Statistical Analysis
We developed generalized additive models (GAMs) to relate nightly trap counts of female mosquitoes, either Cx. tarsalis or Cx. pipiens, to aerial adulticide applications, adjusted for variation in trap counts due to spatio-temporal mosquito dynamics. We chose GAMs because of the flexible parameterization of smooth functions of covariates to explain spatial and temporal trends (40,41). Covariates considered to explain baseline mosquito dynamics were day or week of the year, year, location, land use, two-week average temperature, and nightly deviations from average temperature during trapping, the presence of a spray event in the following one to four weeks (high risk period), and pesticide class used in the aerial spray. Either a smooth function or a factor were used in fitting the covariates with the choice between these forms, along with spline and basis dimension if a smooth function was chosen, based on model fit and biological relevance. Cyclic cubic regression splines were used to prevent discontinuity between the ends of the smooth representing the seasonal patterns (aka between Dec 31 and Jan 1). Thin plate regression splines were chosen for most covariates because they are isotropic and have been shown to be the optimal smoother of any given basis dimension (42). A cubic regression spline was used in the spatio-temporal surface due to its superior performance over thin plate regression splines for the large amount of observations (43).

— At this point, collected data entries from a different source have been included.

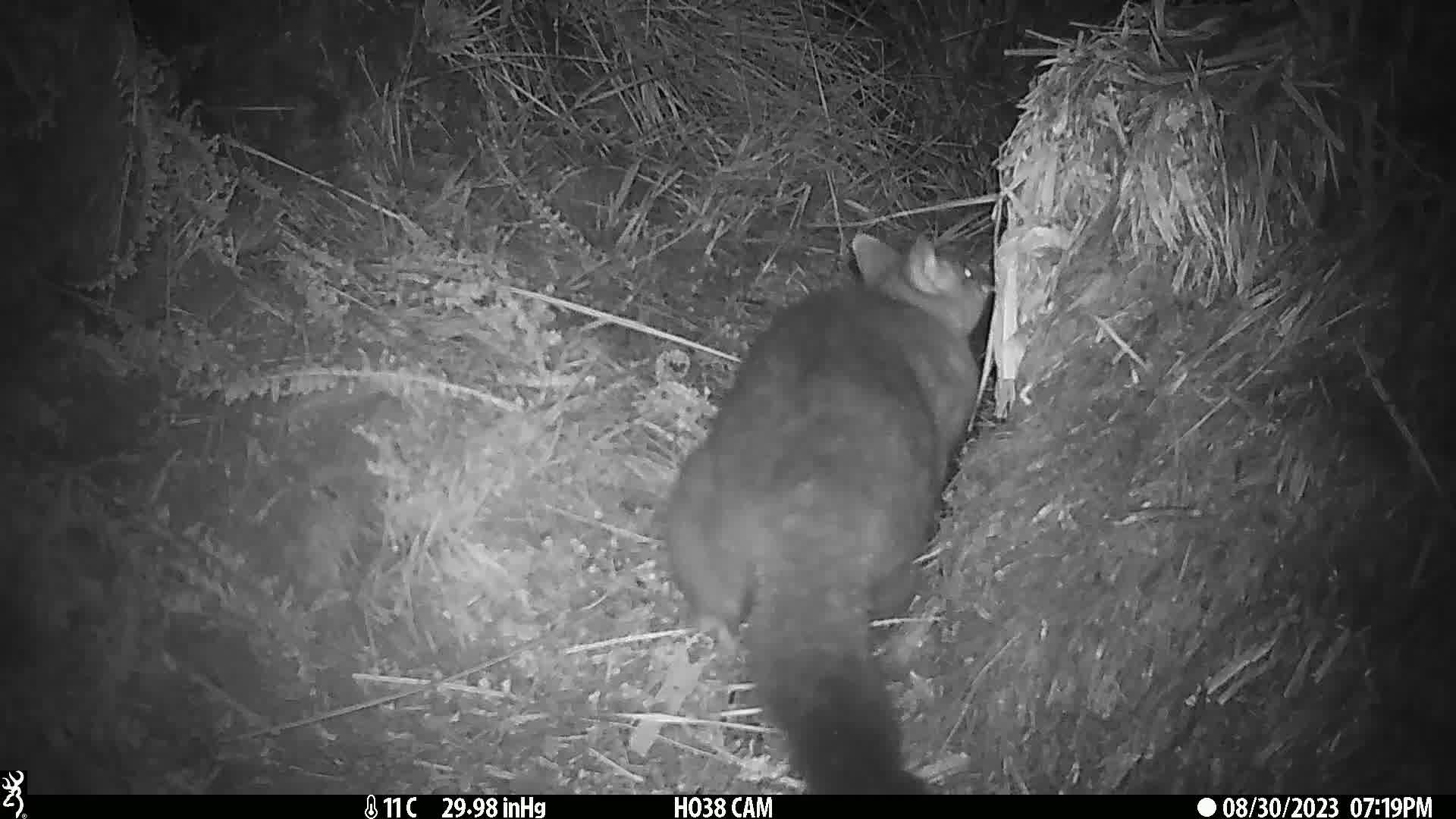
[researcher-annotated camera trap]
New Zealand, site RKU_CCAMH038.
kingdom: Animalia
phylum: Chordata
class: Mammalia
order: Diprotodontia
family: Phalangeridae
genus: Trichosurus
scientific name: Trichosurus vulpecula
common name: common brushtail possum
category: possum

We fit negative binomial GAMs using the gam function in R (version 3.3.2; package mgcv) (30,44) with restricted estimation maximum likelihood (REML) as the smoothing parameter estimation method. We choses a negative binomial function to account for the over-dispersed nature of trap count data. We used backward selection guided by AIC (45) to reach our final model. In each model, we included an on offset term for the number of traps operated per trapping event. All covariates were included in the initial model and choices of interactions between covariates entered into the initial model were guided by biological relevance. We used concurvity, a measure of collinearity for smooth functions (range 0-1; 43), and visually examined deviance residuals for consistency in space and time to assess the final model fit.

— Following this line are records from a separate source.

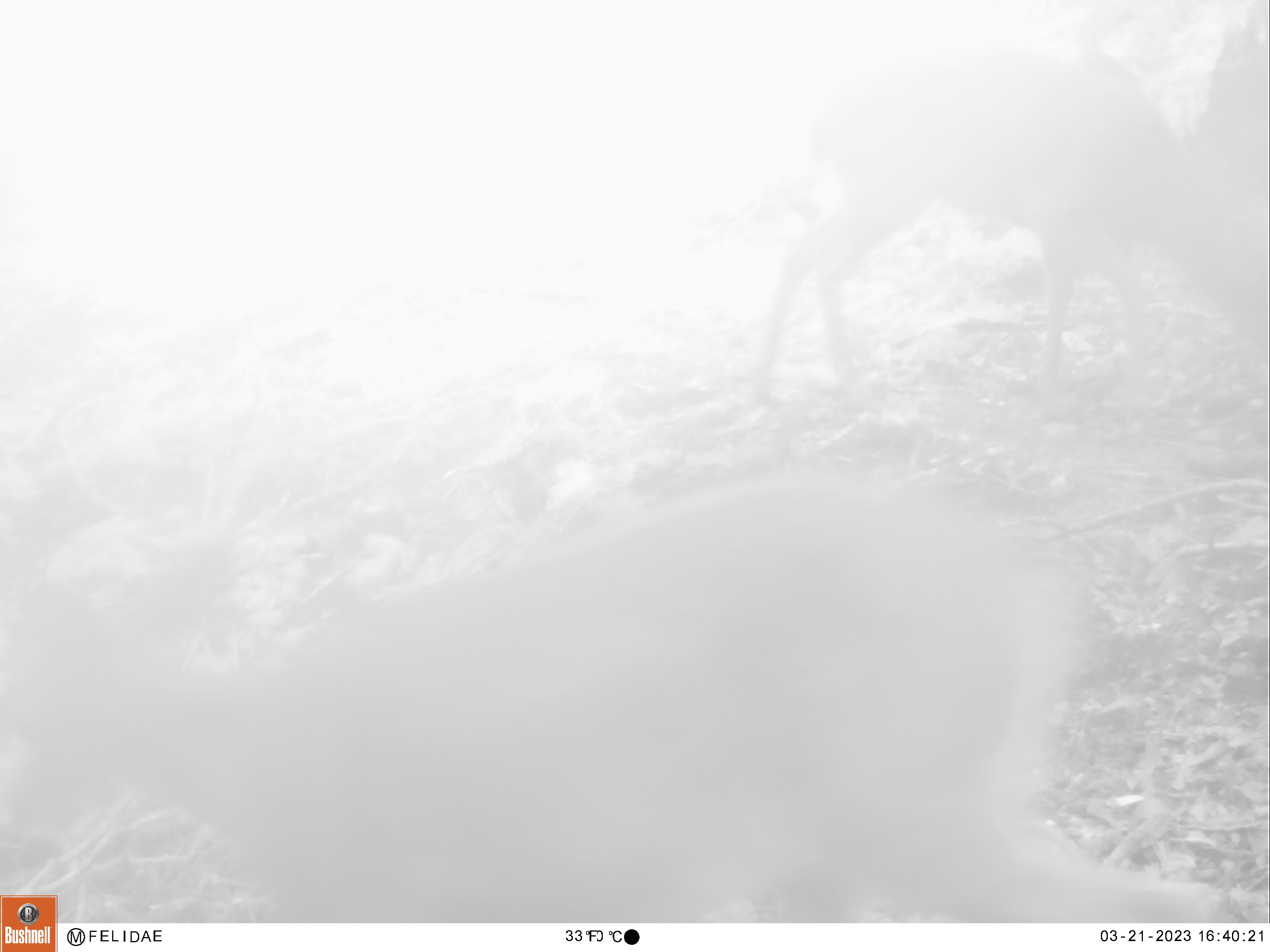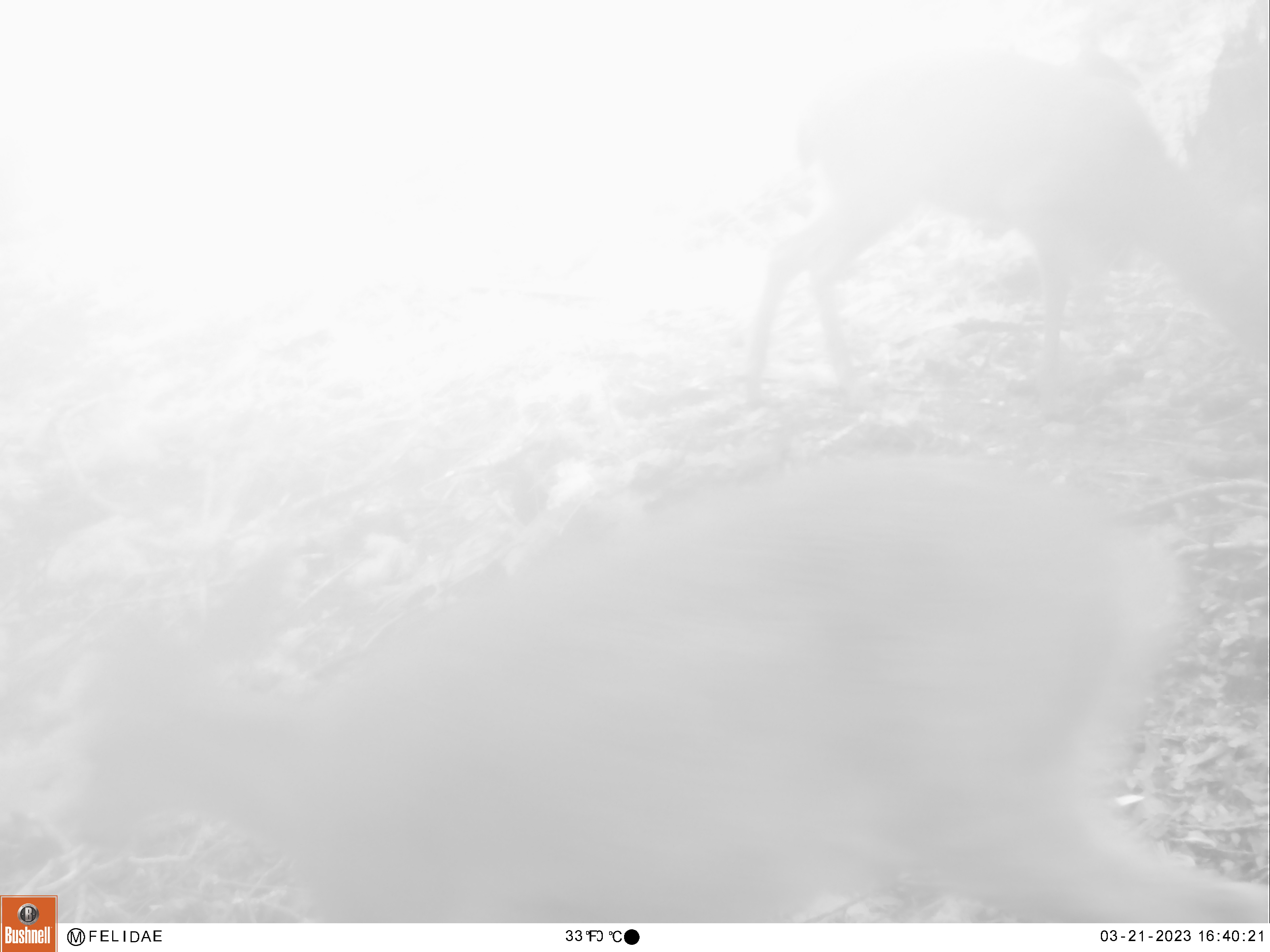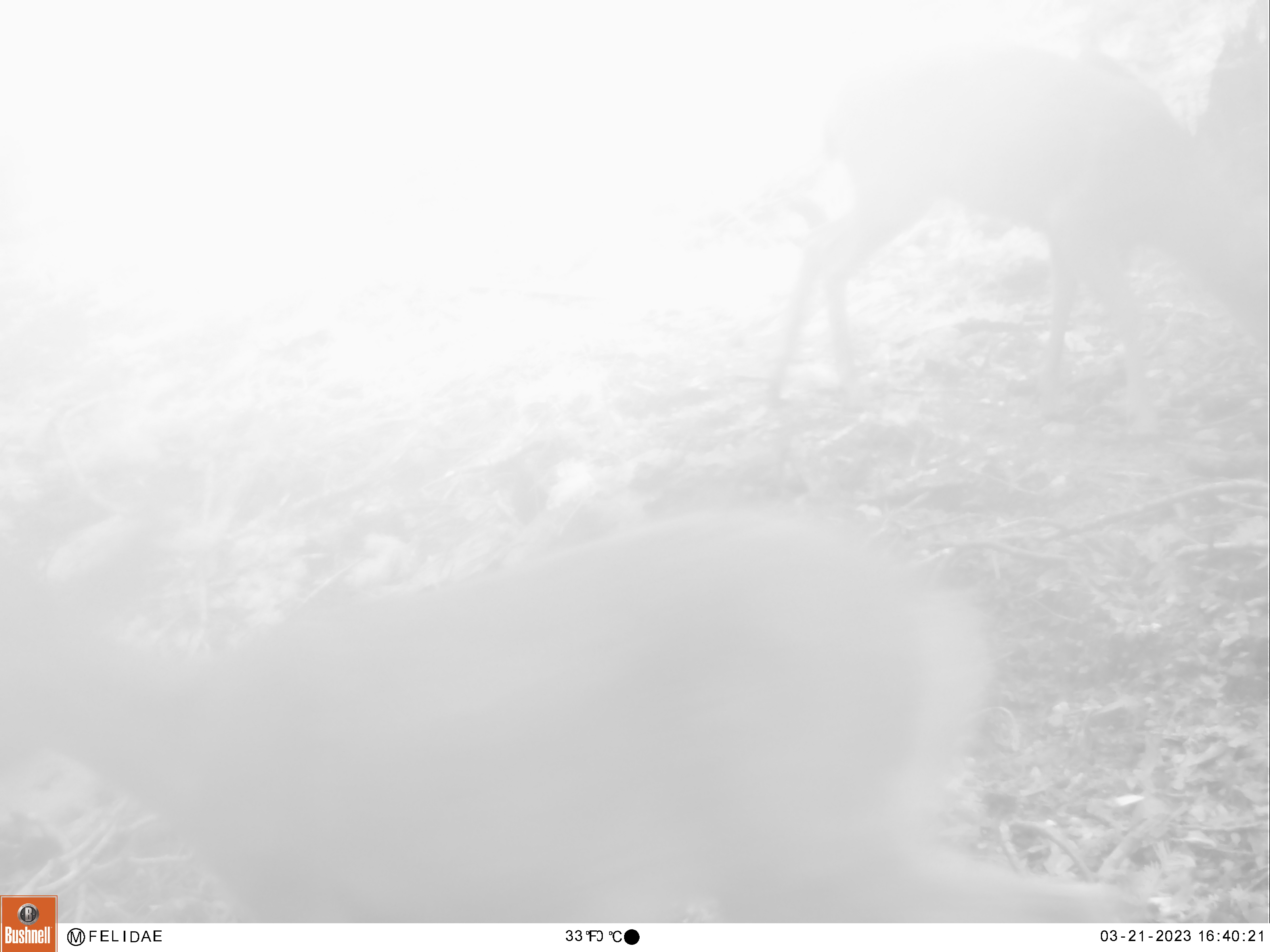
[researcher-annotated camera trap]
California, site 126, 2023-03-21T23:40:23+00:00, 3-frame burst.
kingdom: Animalia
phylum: Chordata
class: Mammalia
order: Artiodactyla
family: Cervidae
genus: Odocoileus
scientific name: Odocoileus hemionus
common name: mule deer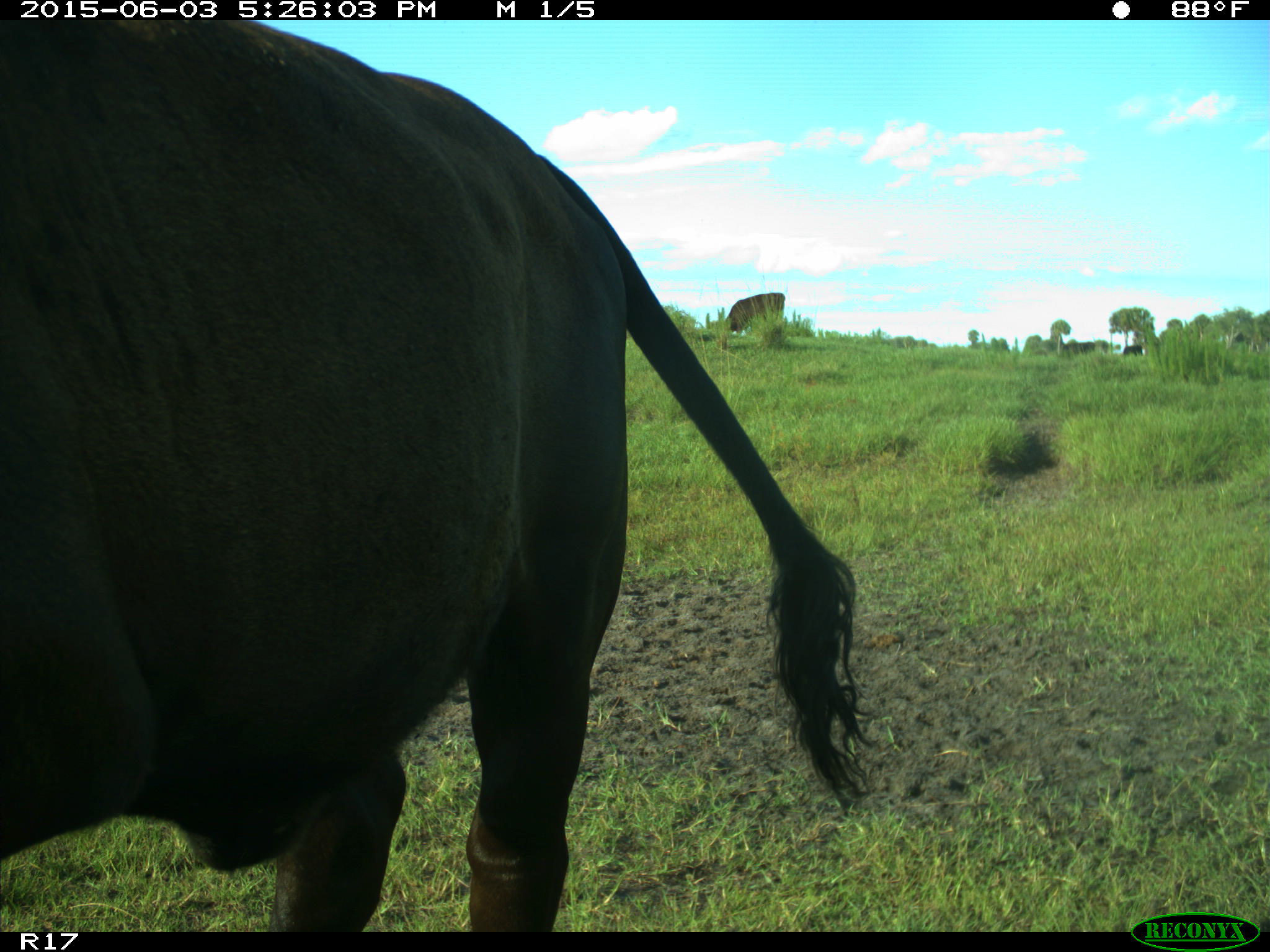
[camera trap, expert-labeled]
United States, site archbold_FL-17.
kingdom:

Using the other covariates to establish the expected abundance of each species in the absence of aerial spraying, we estimated the mean change in predicted abundance across the range of spray regimes observed in the data, using the Bayesian posterior covariance matrix for the parameters that accounted for smoothing parameter uncertainty (43). We simulated 10,000 random draws from the posterior distribution of the fitted model, a multivariate normal distribution with mean equal to the estimated model coefficients and covariance matrix of the parameters, to predict the abundance of each species across the spatial and temporal sequences of sprays observed in the data. For each draw, we then calculated the mean change in abundance from the baseline no-spray scenario at each point on the spatio-temporal surface, along with the corresponding 95% confidence interval. Estimates of efficacy from the model were compared with those derived from Mulla’s formula (16,17).